Based on your suggestion, we performed a literature survey focusing on this issue. We found several articles reporting on the expression/functional activity of ABC transporters in selected cellular models. Importantly, the results correlate well with our data, thus confirming on the validity of our cells and experimental setup. Notice on this issue has been added to the end of section 3.4. (ref. 51-54 were added to the References)

Because the authors show that the activity of the recombinant AKR1C3 is affected by ZAN, it would make sense that the effect is not related to transcriptional regulation. Even so, showing the mRNA and protein levels of AKR1C3 and the ABC transporters at their basal state, treated with Daun, and the combination with ZAN in all the cell models used in the manuscript would reinforce the authors' conclusions.

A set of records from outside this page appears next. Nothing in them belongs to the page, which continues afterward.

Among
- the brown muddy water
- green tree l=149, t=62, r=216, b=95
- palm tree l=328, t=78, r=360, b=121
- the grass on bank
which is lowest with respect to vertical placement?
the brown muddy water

Although we agree that such experiments might improve the quality of our manuscript, unfortunately, we are not able to perform them under minor revision status. Such wide set of experiments would take several weeks or even months to be conducted properly according to the common scientific rules. We believe, you can understand that we cannot follow your suggestion in this case.

It would enhance the quality and soundness of the manuscript if the data not shown could be included as supplementary information.

The term “data not shown” is mentioned in section 3.2. In this case, we measured effect of ZAN on the viability of transfected HCT116 cells. However, we obtain null effects in all variants, which is logical considering the extremely short incubation intervals (used in follow-up inhibitory assay). To avoid showing “empty message” results (i.e. graph with uniform 100% viability), we selected the “data not shown” type of presentation. Considering above mentioned details, we believe that this is the best option in this case and thus left the presentation type unchanged. Sure, if you stand on your suggestion, we can add the graph to the manuscript.

The manuscript is well written and clear.